▸ Brief:
The complete listing should be restated exactly.

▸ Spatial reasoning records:

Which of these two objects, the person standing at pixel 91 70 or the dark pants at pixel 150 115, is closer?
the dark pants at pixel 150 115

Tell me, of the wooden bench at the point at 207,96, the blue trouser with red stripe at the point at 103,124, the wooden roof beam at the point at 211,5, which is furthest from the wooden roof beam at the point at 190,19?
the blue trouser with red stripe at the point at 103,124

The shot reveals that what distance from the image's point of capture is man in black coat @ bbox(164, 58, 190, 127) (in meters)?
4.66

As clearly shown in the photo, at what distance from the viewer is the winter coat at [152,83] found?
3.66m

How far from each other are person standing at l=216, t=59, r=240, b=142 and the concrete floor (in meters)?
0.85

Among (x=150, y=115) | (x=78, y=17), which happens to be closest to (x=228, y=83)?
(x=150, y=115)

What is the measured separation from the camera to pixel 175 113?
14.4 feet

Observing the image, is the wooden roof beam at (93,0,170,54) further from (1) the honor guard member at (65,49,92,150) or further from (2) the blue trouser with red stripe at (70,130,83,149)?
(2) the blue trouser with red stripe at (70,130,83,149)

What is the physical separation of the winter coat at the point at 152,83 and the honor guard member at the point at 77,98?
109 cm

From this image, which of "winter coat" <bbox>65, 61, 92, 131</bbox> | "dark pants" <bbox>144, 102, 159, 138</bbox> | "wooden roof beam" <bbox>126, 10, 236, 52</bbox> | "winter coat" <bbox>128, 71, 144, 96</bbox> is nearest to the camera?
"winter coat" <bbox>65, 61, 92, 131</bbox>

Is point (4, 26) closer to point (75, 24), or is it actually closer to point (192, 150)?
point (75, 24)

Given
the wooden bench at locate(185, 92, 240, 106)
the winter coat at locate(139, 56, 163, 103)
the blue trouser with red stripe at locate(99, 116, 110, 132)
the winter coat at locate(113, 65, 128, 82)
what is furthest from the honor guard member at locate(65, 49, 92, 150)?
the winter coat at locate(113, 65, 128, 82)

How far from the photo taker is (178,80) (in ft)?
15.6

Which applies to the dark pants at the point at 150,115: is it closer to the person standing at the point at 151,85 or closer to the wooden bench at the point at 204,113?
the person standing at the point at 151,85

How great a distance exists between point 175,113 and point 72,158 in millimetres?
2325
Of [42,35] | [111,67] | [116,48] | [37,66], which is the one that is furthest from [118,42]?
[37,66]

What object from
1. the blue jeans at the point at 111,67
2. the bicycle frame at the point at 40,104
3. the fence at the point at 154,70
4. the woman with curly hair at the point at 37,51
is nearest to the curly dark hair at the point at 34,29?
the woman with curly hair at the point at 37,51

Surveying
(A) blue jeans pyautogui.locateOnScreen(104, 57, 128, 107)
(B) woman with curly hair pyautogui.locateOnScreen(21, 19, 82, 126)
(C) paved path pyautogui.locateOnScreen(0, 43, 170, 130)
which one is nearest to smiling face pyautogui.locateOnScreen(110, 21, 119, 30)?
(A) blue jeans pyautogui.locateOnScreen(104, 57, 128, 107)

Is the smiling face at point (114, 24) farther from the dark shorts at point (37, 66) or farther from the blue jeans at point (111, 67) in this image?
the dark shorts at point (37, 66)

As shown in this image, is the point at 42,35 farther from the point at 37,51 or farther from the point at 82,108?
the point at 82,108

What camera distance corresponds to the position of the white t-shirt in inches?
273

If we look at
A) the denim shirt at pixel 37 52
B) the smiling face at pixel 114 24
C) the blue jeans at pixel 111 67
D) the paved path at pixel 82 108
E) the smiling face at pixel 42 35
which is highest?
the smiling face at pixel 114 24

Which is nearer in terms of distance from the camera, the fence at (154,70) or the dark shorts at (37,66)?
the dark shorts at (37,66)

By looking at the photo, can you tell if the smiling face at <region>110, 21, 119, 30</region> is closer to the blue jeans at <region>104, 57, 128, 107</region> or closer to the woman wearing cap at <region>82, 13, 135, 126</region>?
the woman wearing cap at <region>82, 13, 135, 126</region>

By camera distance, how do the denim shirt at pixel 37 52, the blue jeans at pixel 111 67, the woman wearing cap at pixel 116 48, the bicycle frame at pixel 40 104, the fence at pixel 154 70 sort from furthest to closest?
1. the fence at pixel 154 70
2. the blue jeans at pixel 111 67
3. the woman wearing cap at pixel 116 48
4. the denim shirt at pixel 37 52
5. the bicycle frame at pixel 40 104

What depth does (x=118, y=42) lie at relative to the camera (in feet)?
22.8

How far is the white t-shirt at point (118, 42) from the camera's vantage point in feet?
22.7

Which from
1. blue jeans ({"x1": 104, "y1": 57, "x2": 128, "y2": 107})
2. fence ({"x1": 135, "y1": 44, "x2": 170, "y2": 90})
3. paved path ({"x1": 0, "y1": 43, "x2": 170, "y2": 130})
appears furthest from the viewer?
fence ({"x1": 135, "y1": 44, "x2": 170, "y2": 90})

▸ Result:
Which of these two objects, the person standing at pixel 91 70 or the dark pants at pixel 150 115, is closer?
the dark pants at pixel 150 115

Tell me, of the wooden bench at the point at 207,96, the blue trouser with red stripe at the point at 103,124, the wooden roof beam at the point at 211,5, which is furthest from the wooden roof beam at the point at 190,19?
the blue trouser with red stripe at the point at 103,124

The shot reveals that what distance from the image's point of capture is man in black coat @ bbox(164, 58, 190, 127) (in meters)?
4.66

As clearly shown in the photo, at what distance from the viewer is the winter coat at [152,83] found?
3.66m

How far from each other are person standing at l=216, t=59, r=240, b=142 and the concrete floor (in meters)?
0.85

Among (x=150, y=115) | (x=78, y=17), which happens to be closest to (x=228, y=83)?
(x=150, y=115)

What is the measured separation from the camera to pixel 175 113?
14.4 feet

Observing the image, is the wooden roof beam at (93,0,170,54) further from (1) the honor guard member at (65,49,92,150) or further from (2) the blue trouser with red stripe at (70,130,83,149)?
(2) the blue trouser with red stripe at (70,130,83,149)

What is the physical separation of the winter coat at the point at 152,83 and the honor guard member at the point at 77,98?
109 cm

From this image, which of "winter coat" <bbox>65, 61, 92, 131</bbox> | "dark pants" <bbox>144, 102, 159, 138</bbox> | "wooden roof beam" <bbox>126, 10, 236, 52</bbox> | "winter coat" <bbox>128, 71, 144, 96</bbox> is nearest to the camera?
"winter coat" <bbox>65, 61, 92, 131</bbox>

Is point (4, 26) closer to point (75, 24), or is it actually closer to point (192, 150)?
point (75, 24)

Given
the wooden bench at locate(185, 92, 240, 106)
the winter coat at locate(139, 56, 163, 103)
the blue trouser with red stripe at locate(99, 116, 110, 132)
the winter coat at locate(113, 65, 128, 82)
what is furthest from the honor guard member at locate(65, 49, 92, 150)?
the winter coat at locate(113, 65, 128, 82)

How far from the photo taker is (178,80) (in ft)?
15.6

Which applies to the dark pants at the point at 150,115: is it closer to the person standing at the point at 151,85 or closer to the wooden bench at the point at 204,113?
the person standing at the point at 151,85

How great a distance exists between point 175,113 and point 72,158 in millimetres?
2325
Of [42,35] | [111,67] | [116,48] | [37,66], which is the one that is furthest from [118,42]?
[37,66]

What object from
1. the blue jeans at the point at 111,67
2. the bicycle frame at the point at 40,104
3. the fence at the point at 154,70
4. the woman with curly hair at the point at 37,51
is nearest to the curly dark hair at the point at 34,29?
the woman with curly hair at the point at 37,51

Surveying
(A) blue jeans pyautogui.locateOnScreen(104, 57, 128, 107)
(B) woman with curly hair pyautogui.locateOnScreen(21, 19, 82, 126)
(C) paved path pyautogui.locateOnScreen(0, 43, 170, 130)
which one is nearest to smiling face pyautogui.locateOnScreen(110, 21, 119, 30)?
(A) blue jeans pyautogui.locateOnScreen(104, 57, 128, 107)

Is the smiling face at point (114, 24) farther from the dark shorts at point (37, 66) or farther from the blue jeans at point (111, 67) in this image?
the dark shorts at point (37, 66)

As shown in this image, is the point at 42,35 farther from the point at 37,51 or farther from the point at 82,108?
the point at 82,108

What camera distance corresponds to the position of the white t-shirt in inches?
273

If we look at
A) the denim shirt at pixel 37 52
B) the smiling face at pixel 114 24
C) the blue jeans at pixel 111 67
D) the paved path at pixel 82 108
E) the smiling face at pixel 42 35
which is highest?
the smiling face at pixel 114 24

Which is nearer in terms of distance from the camera, the fence at (154,70) or the dark shorts at (37,66)?
the dark shorts at (37,66)

By looking at the photo, can you tell if the smiling face at <region>110, 21, 119, 30</region> is closer to the blue jeans at <region>104, 57, 128, 107</region> or closer to the woman wearing cap at <region>82, 13, 135, 126</region>?
the woman wearing cap at <region>82, 13, 135, 126</region>

By camera distance, how do the denim shirt at pixel 37 52, the blue jeans at pixel 111 67, the woman wearing cap at pixel 116 48, the bicycle frame at pixel 40 104, the fence at pixel 154 70 sort from furthest to closest?
1. the fence at pixel 154 70
2. the blue jeans at pixel 111 67
3. the woman wearing cap at pixel 116 48
4. the denim shirt at pixel 37 52
5. the bicycle frame at pixel 40 104

What depth does (x=118, y=42) lie at relative to the camera (in feet)?
22.8

How far is the white t-shirt at point (118, 42) from the camera's vantage point in feet?
22.7

Which from
1. blue jeans ({"x1": 104, "y1": 57, "x2": 128, "y2": 107})
2. fence ({"x1": 135, "y1": 44, "x2": 170, "y2": 90})
3. paved path ({"x1": 0, "y1": 43, "x2": 170, "y2": 130})
appears furthest from the viewer?
fence ({"x1": 135, "y1": 44, "x2": 170, "y2": 90})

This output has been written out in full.